0

I would like to make a string that includes an argument:

function praise () {
  echo "{$1} is great"
} 

However when I run praise BillyBob I get is great BillyBob. What am I doing wrong?

T Brigade
  • 1
  • 1
  • 3
    Weird. Can you check your file for carriage returns (like [in this answer](https://stackoverflow.com/questions/39527571/are-shell-scripts-sensitive-to-encoding-and-line-endings))? – that other guy Apr 03 '20 at 17:39
  • 3
    How is it Billybob changes case too! – JGFMK Apr 03 '20 at 17:40
  • @thatotherguy I just ran dos2unix on my .bash_profile, ran source on it again, and got the same result.
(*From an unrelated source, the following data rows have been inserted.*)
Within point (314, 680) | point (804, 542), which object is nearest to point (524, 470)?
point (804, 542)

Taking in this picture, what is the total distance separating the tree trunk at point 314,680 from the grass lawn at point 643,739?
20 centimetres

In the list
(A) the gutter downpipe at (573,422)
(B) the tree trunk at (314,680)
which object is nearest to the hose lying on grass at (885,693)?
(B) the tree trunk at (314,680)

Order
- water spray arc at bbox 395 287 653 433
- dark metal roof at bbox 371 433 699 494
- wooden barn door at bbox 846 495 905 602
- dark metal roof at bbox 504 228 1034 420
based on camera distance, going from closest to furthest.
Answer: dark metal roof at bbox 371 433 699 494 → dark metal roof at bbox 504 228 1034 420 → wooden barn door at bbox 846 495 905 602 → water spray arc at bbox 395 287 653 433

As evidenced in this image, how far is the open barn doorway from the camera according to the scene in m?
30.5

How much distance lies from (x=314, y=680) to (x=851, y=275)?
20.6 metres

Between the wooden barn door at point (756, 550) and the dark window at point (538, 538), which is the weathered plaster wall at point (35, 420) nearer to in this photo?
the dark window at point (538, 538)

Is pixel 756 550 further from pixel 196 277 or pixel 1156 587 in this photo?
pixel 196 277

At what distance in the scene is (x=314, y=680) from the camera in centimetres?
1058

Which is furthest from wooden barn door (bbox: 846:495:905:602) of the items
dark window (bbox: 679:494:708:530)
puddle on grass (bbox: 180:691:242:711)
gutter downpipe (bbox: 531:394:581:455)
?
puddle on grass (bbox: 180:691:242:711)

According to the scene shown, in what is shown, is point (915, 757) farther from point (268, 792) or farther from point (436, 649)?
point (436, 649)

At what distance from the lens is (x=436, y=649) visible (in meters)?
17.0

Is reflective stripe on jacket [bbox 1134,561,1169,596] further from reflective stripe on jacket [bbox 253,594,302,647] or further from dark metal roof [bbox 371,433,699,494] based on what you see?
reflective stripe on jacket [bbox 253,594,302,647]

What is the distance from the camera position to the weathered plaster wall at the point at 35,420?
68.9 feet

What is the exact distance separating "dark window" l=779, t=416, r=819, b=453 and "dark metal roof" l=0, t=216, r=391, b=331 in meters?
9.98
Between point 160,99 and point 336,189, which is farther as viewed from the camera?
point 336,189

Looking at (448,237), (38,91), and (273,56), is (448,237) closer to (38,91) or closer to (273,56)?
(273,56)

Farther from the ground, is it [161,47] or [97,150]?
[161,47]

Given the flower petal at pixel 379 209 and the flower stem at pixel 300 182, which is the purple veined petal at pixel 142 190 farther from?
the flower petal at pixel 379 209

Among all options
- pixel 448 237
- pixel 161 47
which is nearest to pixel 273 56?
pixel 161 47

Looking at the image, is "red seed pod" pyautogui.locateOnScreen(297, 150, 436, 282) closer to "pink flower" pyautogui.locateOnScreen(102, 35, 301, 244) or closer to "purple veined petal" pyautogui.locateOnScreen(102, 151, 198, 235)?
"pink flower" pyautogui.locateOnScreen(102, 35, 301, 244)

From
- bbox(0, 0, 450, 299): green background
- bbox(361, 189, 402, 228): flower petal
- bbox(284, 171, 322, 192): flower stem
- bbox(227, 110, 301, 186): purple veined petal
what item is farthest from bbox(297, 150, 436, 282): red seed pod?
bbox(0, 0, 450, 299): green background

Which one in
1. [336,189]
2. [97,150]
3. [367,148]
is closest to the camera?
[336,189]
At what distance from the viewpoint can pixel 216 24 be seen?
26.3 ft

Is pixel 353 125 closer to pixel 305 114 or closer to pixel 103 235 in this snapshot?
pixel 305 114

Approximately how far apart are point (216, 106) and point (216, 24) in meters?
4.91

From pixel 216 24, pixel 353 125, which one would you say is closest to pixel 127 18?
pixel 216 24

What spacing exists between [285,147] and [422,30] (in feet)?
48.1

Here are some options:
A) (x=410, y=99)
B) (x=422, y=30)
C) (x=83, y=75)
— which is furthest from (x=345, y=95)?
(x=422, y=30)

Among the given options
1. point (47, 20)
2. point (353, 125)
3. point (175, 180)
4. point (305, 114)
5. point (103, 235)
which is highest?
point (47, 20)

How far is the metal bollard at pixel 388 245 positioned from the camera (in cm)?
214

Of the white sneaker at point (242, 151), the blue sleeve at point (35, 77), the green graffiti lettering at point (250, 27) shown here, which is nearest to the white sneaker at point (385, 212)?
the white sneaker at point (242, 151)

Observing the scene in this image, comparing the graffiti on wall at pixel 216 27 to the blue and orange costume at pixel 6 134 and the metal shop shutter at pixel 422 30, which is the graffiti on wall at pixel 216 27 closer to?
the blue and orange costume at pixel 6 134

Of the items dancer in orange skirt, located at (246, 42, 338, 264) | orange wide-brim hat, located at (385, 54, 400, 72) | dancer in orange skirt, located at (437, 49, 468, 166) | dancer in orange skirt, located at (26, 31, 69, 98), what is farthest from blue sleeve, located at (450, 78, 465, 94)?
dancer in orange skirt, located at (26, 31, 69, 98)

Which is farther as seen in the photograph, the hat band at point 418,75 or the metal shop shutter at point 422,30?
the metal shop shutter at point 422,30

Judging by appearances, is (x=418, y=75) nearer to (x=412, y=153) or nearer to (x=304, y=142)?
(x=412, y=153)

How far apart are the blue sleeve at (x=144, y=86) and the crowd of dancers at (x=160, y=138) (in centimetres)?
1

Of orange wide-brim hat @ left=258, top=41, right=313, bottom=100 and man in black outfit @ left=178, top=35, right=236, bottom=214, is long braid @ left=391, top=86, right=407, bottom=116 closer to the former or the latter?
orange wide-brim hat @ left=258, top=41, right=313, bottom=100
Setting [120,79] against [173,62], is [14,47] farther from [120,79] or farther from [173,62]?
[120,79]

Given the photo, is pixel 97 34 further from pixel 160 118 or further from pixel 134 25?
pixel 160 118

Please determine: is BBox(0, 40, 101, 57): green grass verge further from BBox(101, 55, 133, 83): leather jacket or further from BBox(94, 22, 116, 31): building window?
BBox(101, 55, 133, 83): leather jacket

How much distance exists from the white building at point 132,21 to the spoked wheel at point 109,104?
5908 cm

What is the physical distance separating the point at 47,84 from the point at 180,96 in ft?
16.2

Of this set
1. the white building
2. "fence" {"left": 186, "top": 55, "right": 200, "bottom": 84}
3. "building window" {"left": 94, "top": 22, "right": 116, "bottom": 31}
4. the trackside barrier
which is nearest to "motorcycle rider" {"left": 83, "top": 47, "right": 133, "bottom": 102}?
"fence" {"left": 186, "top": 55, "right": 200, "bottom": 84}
I am on MacOS. JGFMK that was just a typo :-) – T Brigade Apr 03 '20 at 18:28
  • Would you mind copy-pasting the code from your post into a new file, run it, then copy-paste the result (including the command you used to run it) back into your post? See [this meta-question](https://meta.stackoverflow.com/questions/359146/why-should-i-post-complete-errors-why-isnt-the-message-itself-enough) for why it's better to copy-paste than to type it in, even if the result seems the same – that other guy Apr 03 '20 at 18:36
  • Do you also have an alias for `praise`? What does `type praise` print? – Gordon Davisson Apr 03 '20 at 19:41

2 Answers2

0

Try this:

  function praise {
    echo "${1} is great"
  } 
Saboteur
  • 1,331
  • 5
  • 12
0

I figured out the problem. The function was in my .bash_profile. When I source this file, bash doesn't update the praise function with whatever version is in the file, although aliases and variables like PS1 are updated. I don't know why praise isn't updated, but opening a fresh bash instance resolves the problem. The terminal tab I was testing in must have had an outdated version of this function that was causing the error (maybe a newline issue, but hard to say at this point). My code works as expected in a new tab.